◆ TRY IT
Reproduce every line of the material below word for word, leaving out the pictures.

EXCERPTED RECORDS below:

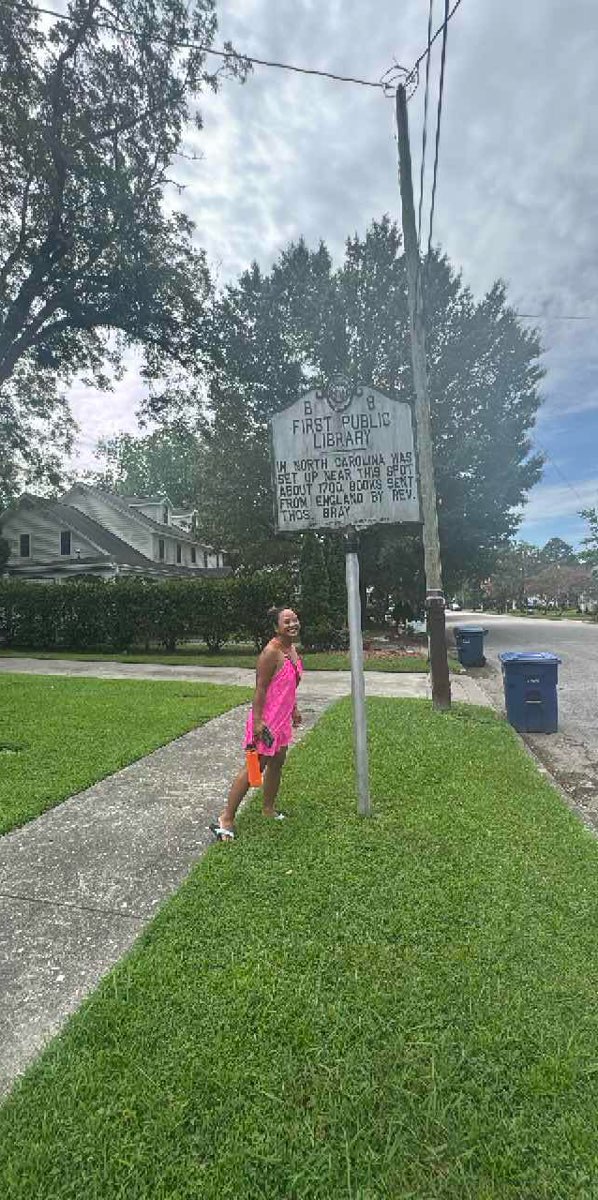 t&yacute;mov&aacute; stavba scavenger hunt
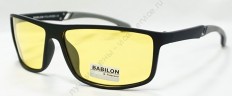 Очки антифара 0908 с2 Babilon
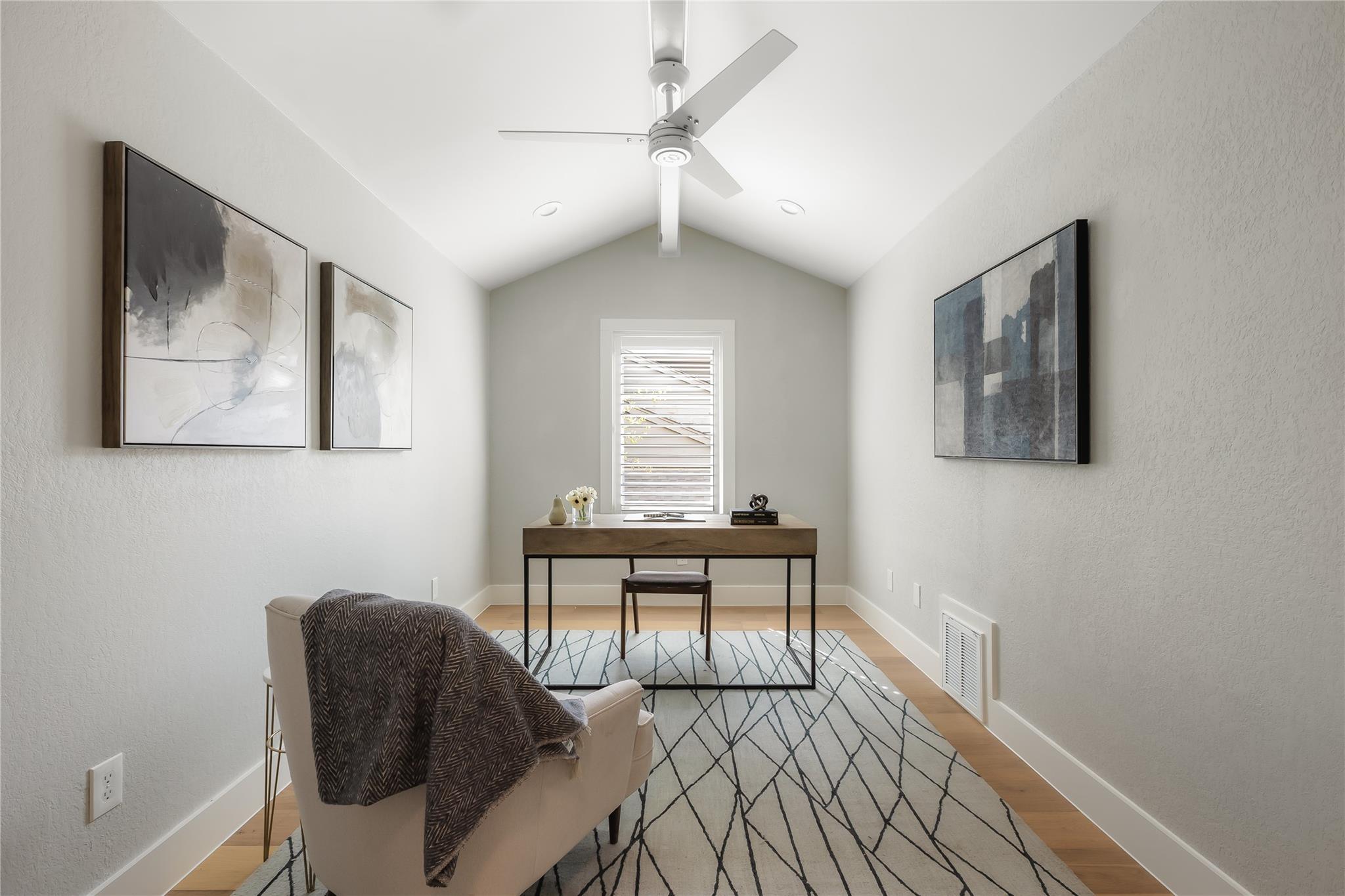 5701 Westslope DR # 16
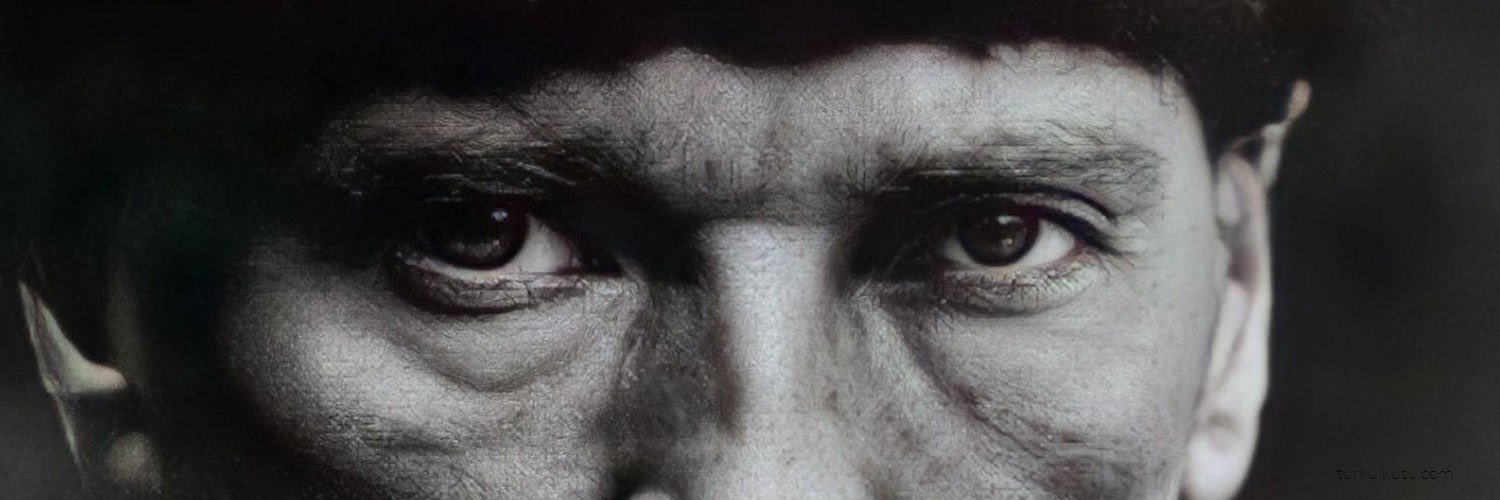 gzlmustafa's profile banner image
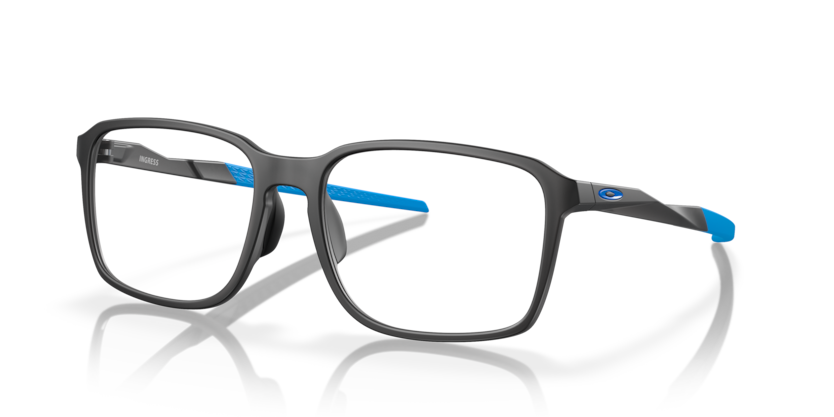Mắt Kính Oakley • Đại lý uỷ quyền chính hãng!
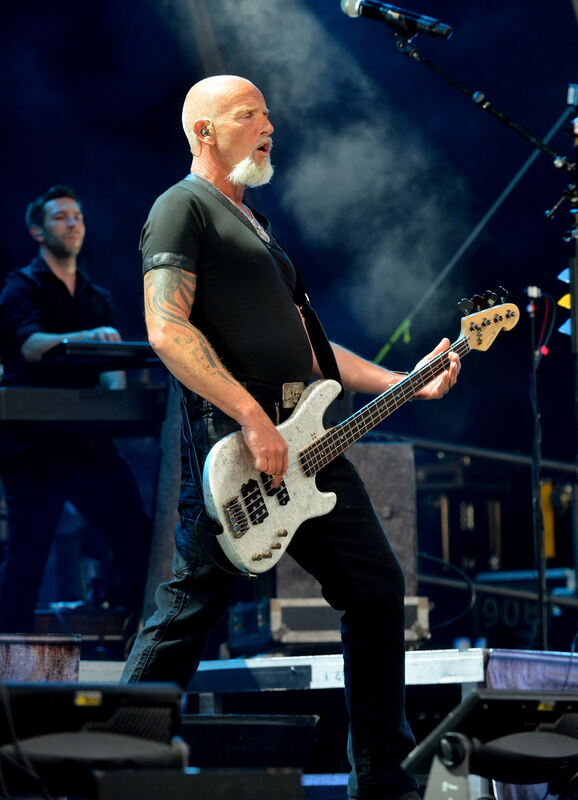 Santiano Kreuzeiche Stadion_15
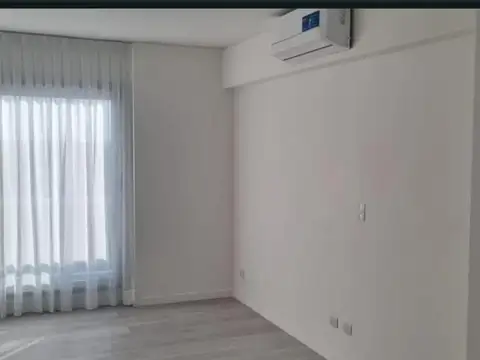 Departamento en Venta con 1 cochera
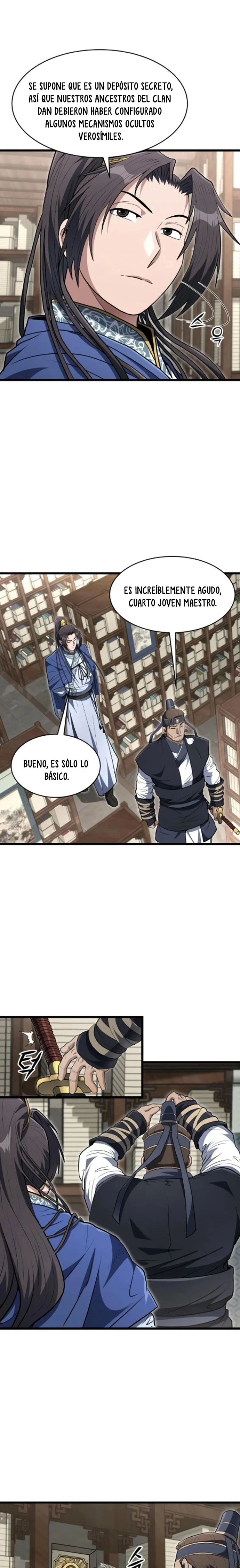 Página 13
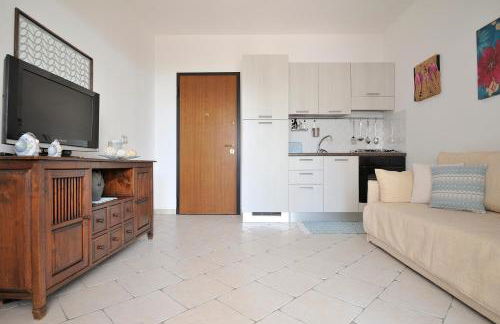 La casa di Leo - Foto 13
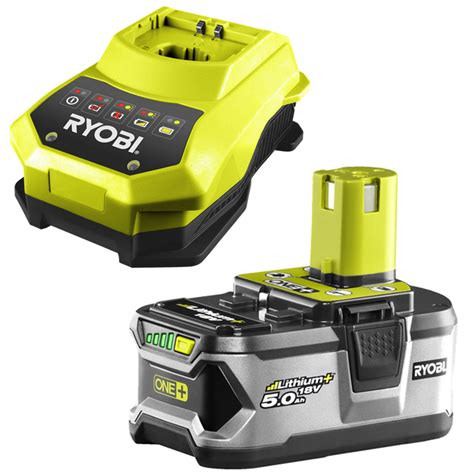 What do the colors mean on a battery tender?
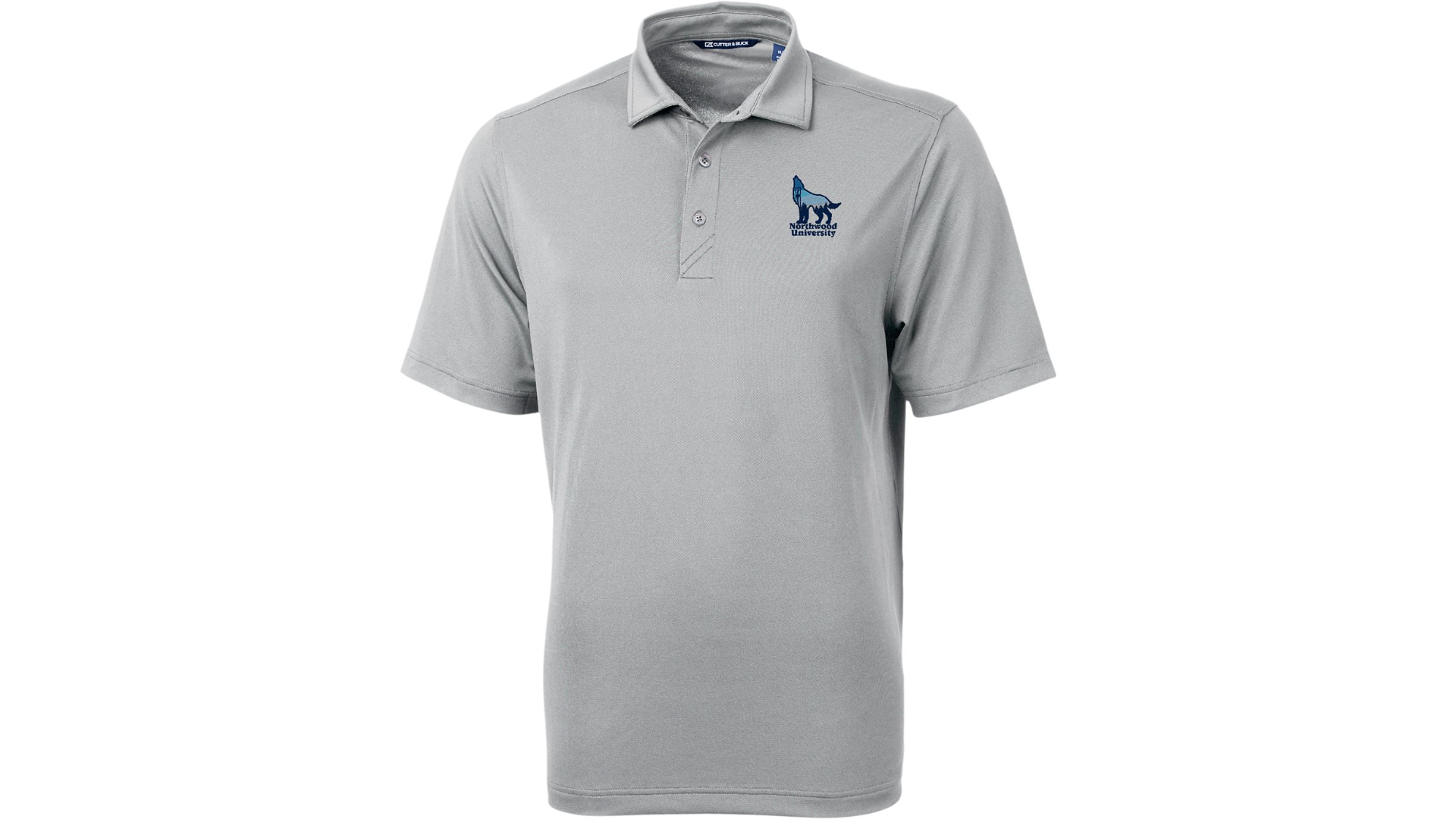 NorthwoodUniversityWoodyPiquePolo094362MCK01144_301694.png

End of EXCERPTED RECORDS.

◆ EXPECTED ANSWER
 t&yacute;mov&aacute; stavba scavenger hunt
 Очки антифара 0908 с2 Babilon
 5701 Westslope DR # 16
 gzlmustafa's profile banner image
Mắt Kính Oakley • Đại lý uỷ quyền chính hãng!
 Santiano Kreuzeiche Stadion_15
 Departamento en Venta con 1 cochera
 Página 13
 La casa di Leo - Foto 13
 What do the colors mean on a battery tender?
 NorthwoodUniversityWoodyPiquePolo094362MCK01144_301694.png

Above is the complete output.